Short exercise » Copy out the entries below unchanged, except that each "snapshot" becomes "image".

Raw records »
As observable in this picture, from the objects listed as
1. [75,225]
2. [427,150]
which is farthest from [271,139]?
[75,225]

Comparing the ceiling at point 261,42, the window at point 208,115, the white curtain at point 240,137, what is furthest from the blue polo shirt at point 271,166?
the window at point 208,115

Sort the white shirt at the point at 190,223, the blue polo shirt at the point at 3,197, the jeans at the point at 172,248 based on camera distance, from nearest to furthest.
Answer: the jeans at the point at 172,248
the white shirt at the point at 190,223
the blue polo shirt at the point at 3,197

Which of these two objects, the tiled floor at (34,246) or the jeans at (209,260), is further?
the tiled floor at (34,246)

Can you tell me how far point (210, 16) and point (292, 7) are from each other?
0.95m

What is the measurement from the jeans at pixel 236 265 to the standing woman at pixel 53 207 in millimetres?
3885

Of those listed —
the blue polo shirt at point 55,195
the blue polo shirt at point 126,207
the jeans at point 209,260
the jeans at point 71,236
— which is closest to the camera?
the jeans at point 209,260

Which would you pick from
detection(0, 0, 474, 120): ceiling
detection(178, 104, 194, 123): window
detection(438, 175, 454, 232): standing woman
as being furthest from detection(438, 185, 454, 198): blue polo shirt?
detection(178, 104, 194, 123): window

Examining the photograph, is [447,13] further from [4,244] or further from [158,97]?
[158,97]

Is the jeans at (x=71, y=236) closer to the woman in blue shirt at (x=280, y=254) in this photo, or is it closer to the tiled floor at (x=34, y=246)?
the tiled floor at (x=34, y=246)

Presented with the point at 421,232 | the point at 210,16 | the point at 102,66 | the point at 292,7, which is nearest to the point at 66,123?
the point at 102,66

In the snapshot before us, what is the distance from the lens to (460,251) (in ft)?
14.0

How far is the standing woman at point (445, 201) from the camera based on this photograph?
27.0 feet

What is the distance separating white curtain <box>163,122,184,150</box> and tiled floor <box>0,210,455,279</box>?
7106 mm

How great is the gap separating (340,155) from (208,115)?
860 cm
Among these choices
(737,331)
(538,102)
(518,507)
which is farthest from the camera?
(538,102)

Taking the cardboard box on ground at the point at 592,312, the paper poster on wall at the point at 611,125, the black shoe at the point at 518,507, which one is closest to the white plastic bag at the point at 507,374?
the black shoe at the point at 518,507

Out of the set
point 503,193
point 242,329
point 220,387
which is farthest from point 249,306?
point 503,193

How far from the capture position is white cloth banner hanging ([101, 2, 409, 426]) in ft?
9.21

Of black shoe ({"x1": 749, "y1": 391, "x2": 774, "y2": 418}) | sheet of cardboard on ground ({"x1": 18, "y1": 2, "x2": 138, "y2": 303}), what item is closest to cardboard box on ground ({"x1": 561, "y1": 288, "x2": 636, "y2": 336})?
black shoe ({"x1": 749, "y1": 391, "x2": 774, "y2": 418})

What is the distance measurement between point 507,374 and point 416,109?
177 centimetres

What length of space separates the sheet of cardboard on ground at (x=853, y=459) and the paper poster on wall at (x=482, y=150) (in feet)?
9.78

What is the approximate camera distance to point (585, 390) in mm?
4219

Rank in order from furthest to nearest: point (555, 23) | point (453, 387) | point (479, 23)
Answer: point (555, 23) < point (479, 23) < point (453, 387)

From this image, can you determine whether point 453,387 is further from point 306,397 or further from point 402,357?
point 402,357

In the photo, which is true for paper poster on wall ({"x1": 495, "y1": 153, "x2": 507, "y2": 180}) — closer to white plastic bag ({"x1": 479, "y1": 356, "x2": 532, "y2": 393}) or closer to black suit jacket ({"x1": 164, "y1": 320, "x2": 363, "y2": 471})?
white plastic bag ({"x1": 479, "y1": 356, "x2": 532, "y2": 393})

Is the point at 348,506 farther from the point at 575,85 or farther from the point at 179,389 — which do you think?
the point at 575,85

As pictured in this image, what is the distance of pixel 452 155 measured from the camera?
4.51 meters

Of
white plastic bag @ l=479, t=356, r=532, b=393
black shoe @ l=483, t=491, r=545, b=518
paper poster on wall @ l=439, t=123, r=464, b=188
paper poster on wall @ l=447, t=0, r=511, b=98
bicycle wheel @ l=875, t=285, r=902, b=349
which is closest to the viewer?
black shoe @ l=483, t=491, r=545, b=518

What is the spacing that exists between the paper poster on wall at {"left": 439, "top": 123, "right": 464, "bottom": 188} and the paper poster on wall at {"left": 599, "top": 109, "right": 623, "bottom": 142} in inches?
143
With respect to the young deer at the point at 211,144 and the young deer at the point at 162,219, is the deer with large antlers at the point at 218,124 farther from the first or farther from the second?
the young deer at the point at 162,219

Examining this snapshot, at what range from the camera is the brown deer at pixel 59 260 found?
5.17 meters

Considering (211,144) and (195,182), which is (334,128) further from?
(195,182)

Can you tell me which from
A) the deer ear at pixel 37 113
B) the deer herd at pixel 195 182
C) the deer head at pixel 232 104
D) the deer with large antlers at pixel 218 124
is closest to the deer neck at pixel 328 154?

Solution to the problem »
As observable in this picture, from the objects listed as
1. [75,225]
2. [427,150]
which is farthest from [271,139]?
[75,225]

Comparing the ceiling at point 261,42, the window at point 208,115, the white curtain at point 240,137, what is furthest from the blue polo shirt at point 271,166?
the window at point 208,115

Sort the white shirt at the point at 190,223, the blue polo shirt at the point at 3,197, the jeans at the point at 172,248 based on camera distance, from nearest to furthest.
Answer: the jeans at the point at 172,248
the white shirt at the point at 190,223
the blue polo shirt at the point at 3,197

Which of these two objects, the tiled floor at (34,246) or the jeans at (209,260), is further?
the tiled floor at (34,246)

Can you tell me how far point (210, 16) and point (292, 7) are from each other?
0.95m

What is the measurement from the jeans at pixel 236 265 to the standing woman at pixel 53 207 in millimetres?
3885

Of those listed —
the blue polo shirt at point 55,195
the blue polo shirt at point 126,207
the jeans at point 209,260
the jeans at point 71,236
— which is closest to the camera?
the jeans at point 209,260

Which would you pick from
detection(0, 0, 474, 120): ceiling
detection(178, 104, 194, 123): window
detection(438, 175, 454, 232): standing woman
as being furthest from detection(438, 185, 454, 198): blue polo shirt?
detection(178, 104, 194, 123): window

Examining the photograph, is [447,13] further from [4,244] or further from [158,97]?
[158,97]

Is the jeans at (x=71, y=236) closer to the woman in blue shirt at (x=280, y=254) in this photo, or is it closer to the tiled floor at (x=34, y=246)?
the tiled floor at (x=34, y=246)

Presented with the point at 421,232 | the point at 210,16 | the point at 102,66 | the point at 292,7, which is nearest to the point at 66,123?
the point at 102,66

In the image before us, what is the distance from the lens to (460,251) (in ft)?
14.0

How far is the standing woman at point (445, 201) from the camera based on this photograph?
27.0 feet

What is the distance separating white curtain <box>163,122,184,150</box> and tiled floor <box>0,210,455,279</box>?
7106 mm

How great is the gap separating (340,155) from (208,115)?
860 cm
Among these choices
(737,331)
(538,102)
(518,507)
which is farthest from the camera?
(538,102)

Taking the cardboard box on ground at the point at 592,312, the paper poster on wall at the point at 611,125, the black shoe at the point at 518,507, which one is closest to the white plastic bag at the point at 507,374?
the black shoe at the point at 518,507

Out of the set
point 503,193
point 242,329
point 220,387
which is farthest from point 249,306?
point 503,193

How far from the capture position is white cloth banner hanging ([101, 2, 409, 426]) in ft?
9.21

Of black shoe ({"x1": 749, "y1": 391, "x2": 774, "y2": 418}) | sheet of cardboard on ground ({"x1": 18, "y1": 2, "x2": 138, "y2": 303}), what item is closest to cardboard box on ground ({"x1": 561, "y1": 288, "x2": 636, "y2": 336})?
black shoe ({"x1": 749, "y1": 391, "x2": 774, "y2": 418})

What is the distance measurement between point 507,374 and point 416,109?
177 centimetres

What length of space separates the sheet of cardboard on ground at (x=853, y=459) and the paper poster on wall at (x=482, y=150) (in feet)?
9.78

What is the approximate camera distance to point (585, 390) in mm?
4219

Rank in order from furthest to nearest: point (555, 23) | point (453, 387) | point (479, 23)
Answer: point (555, 23) < point (479, 23) < point (453, 387)

From this image, can you determine whether point 453,387 is further from point 306,397 or further from point 402,357?
point 402,357

In the photo, which is true for paper poster on wall ({"x1": 495, "y1": 153, "x2": 507, "y2": 180}) — closer to white plastic bag ({"x1": 479, "y1": 356, "x2": 532, "y2": 393}) or closer to black suit jacket ({"x1": 164, "y1": 320, "x2": 363, "y2": 471})?
white plastic bag ({"x1": 479, "y1": 356, "x2": 532, "y2": 393})

Is the point at 348,506 farther from the point at 575,85 or farther from the point at 179,389 — which do you think?
the point at 575,85

As pictured in this image, what is the distance of pixel 452 155 measured from the camera?
4.51 meters

Of
white plastic bag @ l=479, t=356, r=532, b=393
black shoe @ l=483, t=491, r=545, b=518
paper poster on wall @ l=439, t=123, r=464, b=188
paper poster on wall @ l=447, t=0, r=511, b=98
bicycle wheel @ l=875, t=285, r=902, b=349
which is closest to the viewer?
black shoe @ l=483, t=491, r=545, b=518

What is the spacing that exists between the paper poster on wall at {"left": 439, "top": 123, "right": 464, "bottom": 188} and the paper poster on wall at {"left": 599, "top": 109, "right": 623, "bottom": 142} in inches?
143
With respect to the young deer at the point at 211,144 and the young deer at the point at 162,219, is the deer with large antlers at the point at 218,124 farther from the first or farther from the second?
the young deer at the point at 162,219

Examining this image, at what range from the camera is the brown deer at pixel 59 260 found?
5.17 meters

Considering (211,144) and (195,182), which is (334,128) further from?
(195,182)

Can you tell me which from
A) the deer ear at pixel 37 113
B) the deer herd at pixel 195 182
C) the deer head at pixel 232 104
D) the deer with large antlers at pixel 218 124
is closest to the deer neck at pixel 328 154?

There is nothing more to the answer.